So now I'm in Cambodia. You'd think all South East Asia was near enough the same, but rest assured it is not. Compared to Vietnam, Cambodia is noticibly poorer. There are many more beggars here, the countryside is stunning if a bit littered with rubbish, and also the cities aren't quite so densly populated. Of course the latter point is a definate step in the right direction after the insanity that was Ho Chi Minh City. The only downside here is pretty much the same one I faced in Vietnam and even a bit in Hong Kong. That is, that to the local populace I appear to made of solid gold and everyone wants a piece of the action. The biggest offenders here are the tuk tuk drivers (tuk tuks are those little motorbike-car hybrid vehicles). Some of them will actually follow you for a couple of minutes, as you repeatedly tell them to leave you alone. Once again, I wish I had some kind of blunt instrument to make my lack of interest in a tuk tuk ride known to all.
Well anyway, despite the background noise of tuk tuk drivers asking, "where you go" and the occasional restaurant owner asking, "where you from," I took in a few sights in Phnom Pehn the Cambodian capital. Most of these were related to the atrocities between 1975 and 1979 when the Khmer Rouge decimated the country. One such sight was the former S21 prison.
This was constructed hastily out of a high-school (as you can imagine the Khmer Rouge weren't that fond of the educated, which shows when you study their political aims and their understanding of marxism, so using a school made sense). This was a terrible place, and I wonder if going to Auschwitz has the same effect on people, but the brutality that went on in S21 is pretty unspeakable. Also there is a strict no laughing rule whilst on-site, which whilst seeming a little weird is understandable. In any case there isn't a great deal to laugh about there. The whole place feels like the prison in Nineteen Eighty Four, as does the Khmer Rouge regime seem a little like the power mad IngSoc party, as the things that people were asked to confess to were akin to the thought crimes of the book.

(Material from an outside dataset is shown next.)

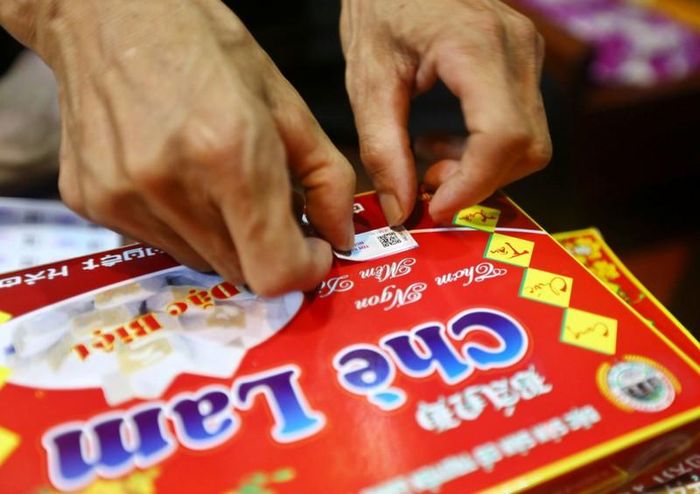 Dán tem VNPT Check cho chè lam Thạch Xá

Afterwards I went to visit the Killing Fields, which is also quite a grizzly experience not least because of the human remains littering the fields, and the many mass graves dotted about the place. Its peaceful now, but in a sort of 'silent as the grave' manner. It's one of those sights you really have to see to understand the madness of humanity sometimes. Not to mention it's an important lesson to what can happen if the wrong people take power, and no one does anything.
From what I've learned the whole Khmer Rouge system was pretty poorly conceived by a group of mad and misguided fools. For one thing the revolution was not really a popular one, all that had simply happened was the Khmer Rouge just took power and sought to change the country into a artificially constructed agrarian economy, with a heavy emphasis on self sufficiency. Even the final idea turned out to be bullshit anyway, as they ended up importing heavily, and exporting for profit, which sometimes left no food for the workers producing it. Also they had the most clumsy and self praising (to the regime) national anthem ever. In summing up it was a horrible mess.

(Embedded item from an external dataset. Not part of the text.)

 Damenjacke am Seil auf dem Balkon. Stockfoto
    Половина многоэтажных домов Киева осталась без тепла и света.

After all the depression and death I'd seen, it was time to go somewhere a bit more upbeat, so I've now made my way to Siem Reap in the north west of Cambodia. It is very a nice here, if a little touristy, but it's a lot more easy going after all the cities I've visited. Over the next few days I'm going to take in the Temples of Angkor and hopefully be inspired by humanity for once this week instead of horrified by its darkness, or mildly irritated by persistent tuk tuks.